# Rand um die Schrift?!



## angelita (26. August 2004)

Hi!

Ich wollte so einen Fruchtzwerge Schriftzug nur mit anderen Worten machen. Nachdem ich jetzt  eine brauchbare Schrift habe, wollte ich wissen, wie ich den weißen Rand um die Schrift so hinbekomme?!







lg angelita


----------



## Lobi (26. August 2004)

Also einen Rand um eine Schrift bekommst du ganz leicht mit dem "Ebenenstil" -> "Kontur" (nicht Abgeflachte Kanten und Relief - Kontur!)
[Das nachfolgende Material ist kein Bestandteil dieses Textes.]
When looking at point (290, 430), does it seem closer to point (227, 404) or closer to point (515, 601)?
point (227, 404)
Genauso so wie in dem Bild würde ich die Schrift markieren... Auswahl -> Auswahl erweitern (vielleicht 5px oder so... mal rumprobieren) neue Ebene UNTER der Schrift erstellen... Auswahl mit weiss füllen und dann den Ebenstil wie oben beschrieben auf diese neue Ebene anwenden!


----------



## Razorhawk (26. August 2004)

Bei dem Verlauf rechts musst du dann nurnoch die gewünschte Farbe einstellen!


----------



## Fineas (26. August 2004)

Das ganze mit den einfachen Bordmitteln in anderer Reihenfolge:

- Text eingeben
- Ebenenstil Kontur (großzügig, so daß der Text flächig umgeben ist)
- aus dem Ebenenstil eine Ebene erstellen (Rechtsklick im Ebenenmenü auf Stil)
- den Stil in der neuen Ebene mit STRG-anklicken in Ebenenpalette
- Stil ist jetzt ausgewählt
- über Auswahl verändern -> verkleinern die Auswahl reduzieren (5Px zB)
- einmal ENTF drücken
- fertig

Wichtig ist nur, dass die Buchstaben nah beieinander stehen sollten und die Schriftart einen eher dicklichen Charakter hat. Sonst gibts Probleme mit Lücken und das Ganze wirkt nicht richtig.


----------



## Martin Schaefer (26. August 2004)

Hi,

schau dir das kleine Videotutorial an.
Hier zeige ich dir genau, wie es geht. 

http://www.tutorials.de/tutorials169168.html

Gruß
Martin


----------



## Digg-R- (26. August 2004)

versuchenswert wäre auch : 
schreiben , mit strg taste auswählen 
dann oben auswahl , verändern --> ausweiten 

dann halt gucken um wieviel px  =)

und dann die neue auswahl mit ner Kontur füllen ( bearbeiten , kontur füllen glaube ich =) )


----------